Records of spatial reasoning questions:
────────
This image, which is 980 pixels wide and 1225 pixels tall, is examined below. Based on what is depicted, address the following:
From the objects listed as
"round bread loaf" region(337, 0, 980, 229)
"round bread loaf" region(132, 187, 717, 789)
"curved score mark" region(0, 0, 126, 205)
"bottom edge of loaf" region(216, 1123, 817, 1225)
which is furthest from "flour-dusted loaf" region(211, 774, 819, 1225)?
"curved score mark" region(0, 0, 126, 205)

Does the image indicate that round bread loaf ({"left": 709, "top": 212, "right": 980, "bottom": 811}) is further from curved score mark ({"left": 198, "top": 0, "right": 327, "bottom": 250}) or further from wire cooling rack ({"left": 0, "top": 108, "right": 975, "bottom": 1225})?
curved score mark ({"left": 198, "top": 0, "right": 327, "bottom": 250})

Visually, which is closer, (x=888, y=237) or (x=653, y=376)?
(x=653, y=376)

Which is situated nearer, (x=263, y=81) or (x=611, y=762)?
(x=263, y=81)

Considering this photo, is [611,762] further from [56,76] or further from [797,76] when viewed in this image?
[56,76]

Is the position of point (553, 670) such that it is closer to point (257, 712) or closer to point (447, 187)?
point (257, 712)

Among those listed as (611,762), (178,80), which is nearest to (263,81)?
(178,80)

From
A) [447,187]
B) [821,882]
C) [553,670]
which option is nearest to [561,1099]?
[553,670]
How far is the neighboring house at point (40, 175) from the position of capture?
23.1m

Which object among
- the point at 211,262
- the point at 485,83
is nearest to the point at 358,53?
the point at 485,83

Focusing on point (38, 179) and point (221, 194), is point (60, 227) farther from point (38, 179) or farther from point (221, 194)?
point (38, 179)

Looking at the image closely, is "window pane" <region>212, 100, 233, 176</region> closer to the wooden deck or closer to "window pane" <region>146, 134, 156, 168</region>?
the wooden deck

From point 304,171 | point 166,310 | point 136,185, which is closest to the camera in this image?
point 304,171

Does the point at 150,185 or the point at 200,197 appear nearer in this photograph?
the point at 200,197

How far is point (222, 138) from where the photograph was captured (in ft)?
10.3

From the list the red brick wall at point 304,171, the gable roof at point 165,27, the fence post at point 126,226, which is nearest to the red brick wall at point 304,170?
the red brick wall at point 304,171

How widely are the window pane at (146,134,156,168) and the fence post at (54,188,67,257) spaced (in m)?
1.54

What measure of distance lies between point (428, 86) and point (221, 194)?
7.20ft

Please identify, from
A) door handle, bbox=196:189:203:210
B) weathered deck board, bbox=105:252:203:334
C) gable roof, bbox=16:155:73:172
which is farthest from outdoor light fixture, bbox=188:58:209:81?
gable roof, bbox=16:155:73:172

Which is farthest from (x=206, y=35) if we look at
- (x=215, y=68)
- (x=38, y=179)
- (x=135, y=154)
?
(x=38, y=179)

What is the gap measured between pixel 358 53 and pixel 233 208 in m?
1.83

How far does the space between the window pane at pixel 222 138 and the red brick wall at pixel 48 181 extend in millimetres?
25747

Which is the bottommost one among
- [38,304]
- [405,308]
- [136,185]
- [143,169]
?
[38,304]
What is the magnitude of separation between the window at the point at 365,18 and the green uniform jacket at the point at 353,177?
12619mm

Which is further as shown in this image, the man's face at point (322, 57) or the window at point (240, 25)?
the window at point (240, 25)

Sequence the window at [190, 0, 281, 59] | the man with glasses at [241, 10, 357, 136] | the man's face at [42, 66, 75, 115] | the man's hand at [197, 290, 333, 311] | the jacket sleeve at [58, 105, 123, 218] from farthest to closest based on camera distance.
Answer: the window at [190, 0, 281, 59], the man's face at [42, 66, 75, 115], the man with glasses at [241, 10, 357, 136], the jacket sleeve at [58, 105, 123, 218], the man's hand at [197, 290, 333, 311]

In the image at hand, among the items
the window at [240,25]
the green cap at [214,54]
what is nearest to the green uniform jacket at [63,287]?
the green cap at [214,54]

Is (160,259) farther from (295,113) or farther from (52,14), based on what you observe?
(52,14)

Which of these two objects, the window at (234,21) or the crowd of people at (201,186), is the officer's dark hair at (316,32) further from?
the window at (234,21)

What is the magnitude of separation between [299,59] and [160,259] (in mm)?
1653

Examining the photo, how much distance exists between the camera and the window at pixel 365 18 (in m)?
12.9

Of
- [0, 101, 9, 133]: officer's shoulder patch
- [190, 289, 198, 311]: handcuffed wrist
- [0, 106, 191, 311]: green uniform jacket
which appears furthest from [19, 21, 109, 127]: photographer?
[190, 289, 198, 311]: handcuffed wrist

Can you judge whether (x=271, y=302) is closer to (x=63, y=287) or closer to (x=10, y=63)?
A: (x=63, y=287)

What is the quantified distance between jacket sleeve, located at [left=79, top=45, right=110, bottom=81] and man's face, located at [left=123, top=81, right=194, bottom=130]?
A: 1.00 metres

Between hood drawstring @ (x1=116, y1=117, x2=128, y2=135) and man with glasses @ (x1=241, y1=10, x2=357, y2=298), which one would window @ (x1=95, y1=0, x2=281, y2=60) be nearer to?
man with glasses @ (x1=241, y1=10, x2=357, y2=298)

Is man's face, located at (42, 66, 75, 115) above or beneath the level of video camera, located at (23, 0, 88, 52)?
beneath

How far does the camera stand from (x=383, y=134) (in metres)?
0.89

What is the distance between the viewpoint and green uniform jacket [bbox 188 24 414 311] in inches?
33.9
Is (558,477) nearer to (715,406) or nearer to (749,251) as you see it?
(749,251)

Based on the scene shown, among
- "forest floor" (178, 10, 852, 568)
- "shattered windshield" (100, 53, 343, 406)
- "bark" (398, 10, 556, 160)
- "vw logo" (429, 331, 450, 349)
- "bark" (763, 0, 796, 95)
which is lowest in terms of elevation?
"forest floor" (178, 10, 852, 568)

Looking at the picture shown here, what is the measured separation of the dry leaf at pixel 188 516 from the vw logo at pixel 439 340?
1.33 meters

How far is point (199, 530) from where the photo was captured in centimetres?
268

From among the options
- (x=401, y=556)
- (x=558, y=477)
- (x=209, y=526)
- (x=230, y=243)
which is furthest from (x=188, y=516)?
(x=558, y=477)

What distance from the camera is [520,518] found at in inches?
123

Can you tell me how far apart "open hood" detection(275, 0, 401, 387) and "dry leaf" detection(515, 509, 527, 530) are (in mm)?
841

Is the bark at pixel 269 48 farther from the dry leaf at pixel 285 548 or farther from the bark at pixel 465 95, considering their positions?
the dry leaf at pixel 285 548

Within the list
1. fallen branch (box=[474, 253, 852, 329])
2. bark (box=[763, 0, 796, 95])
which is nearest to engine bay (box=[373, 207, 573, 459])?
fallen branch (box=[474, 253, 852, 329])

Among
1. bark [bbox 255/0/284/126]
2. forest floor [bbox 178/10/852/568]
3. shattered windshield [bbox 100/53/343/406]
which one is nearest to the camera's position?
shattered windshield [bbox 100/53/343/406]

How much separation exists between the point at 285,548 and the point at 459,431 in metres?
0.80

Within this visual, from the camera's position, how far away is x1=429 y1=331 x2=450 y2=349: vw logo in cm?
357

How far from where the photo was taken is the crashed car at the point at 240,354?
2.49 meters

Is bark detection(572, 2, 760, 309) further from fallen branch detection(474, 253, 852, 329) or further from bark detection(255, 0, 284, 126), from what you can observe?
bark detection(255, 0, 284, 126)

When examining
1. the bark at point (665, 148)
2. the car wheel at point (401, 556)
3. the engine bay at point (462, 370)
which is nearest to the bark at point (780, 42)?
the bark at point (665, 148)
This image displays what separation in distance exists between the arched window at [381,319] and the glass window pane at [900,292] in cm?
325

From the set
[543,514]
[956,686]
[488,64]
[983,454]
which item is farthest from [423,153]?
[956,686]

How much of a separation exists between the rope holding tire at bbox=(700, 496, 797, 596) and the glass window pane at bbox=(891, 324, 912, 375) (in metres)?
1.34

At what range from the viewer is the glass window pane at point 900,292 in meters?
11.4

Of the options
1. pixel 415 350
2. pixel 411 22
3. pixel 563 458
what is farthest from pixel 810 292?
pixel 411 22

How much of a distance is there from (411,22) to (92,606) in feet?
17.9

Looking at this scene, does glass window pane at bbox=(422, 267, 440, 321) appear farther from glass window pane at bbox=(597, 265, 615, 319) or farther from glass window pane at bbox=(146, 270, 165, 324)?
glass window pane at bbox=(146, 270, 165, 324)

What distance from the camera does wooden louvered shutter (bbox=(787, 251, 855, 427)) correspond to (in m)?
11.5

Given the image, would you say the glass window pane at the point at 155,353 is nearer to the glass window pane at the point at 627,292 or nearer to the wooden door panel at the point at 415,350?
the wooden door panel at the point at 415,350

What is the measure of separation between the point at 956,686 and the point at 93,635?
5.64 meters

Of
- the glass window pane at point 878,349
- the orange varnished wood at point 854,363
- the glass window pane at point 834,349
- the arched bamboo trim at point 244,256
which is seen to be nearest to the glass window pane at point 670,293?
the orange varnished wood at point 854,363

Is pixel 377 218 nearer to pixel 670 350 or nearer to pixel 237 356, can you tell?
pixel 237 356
────────
TASK STATEMENT: Please switch every "loaf" to "boule" in the records, beginning at their start and stopping after the line that contains "1123, 817, 1225)". Give back only those lines, with all else unchanged.

EXPECTED ANSWER:
This image, which is 980 pixels wide and 1225 pixels tall, is examined below. Based on what is depicted, address the following:
From the objects listed as
"round bread boule" region(337, 0, 980, 229)
"round bread boule" region(132, 187, 717, 789)
"curved score mark" region(0, 0, 126, 205)
"bottom edge of boule" region(216, 1123, 817, 1225)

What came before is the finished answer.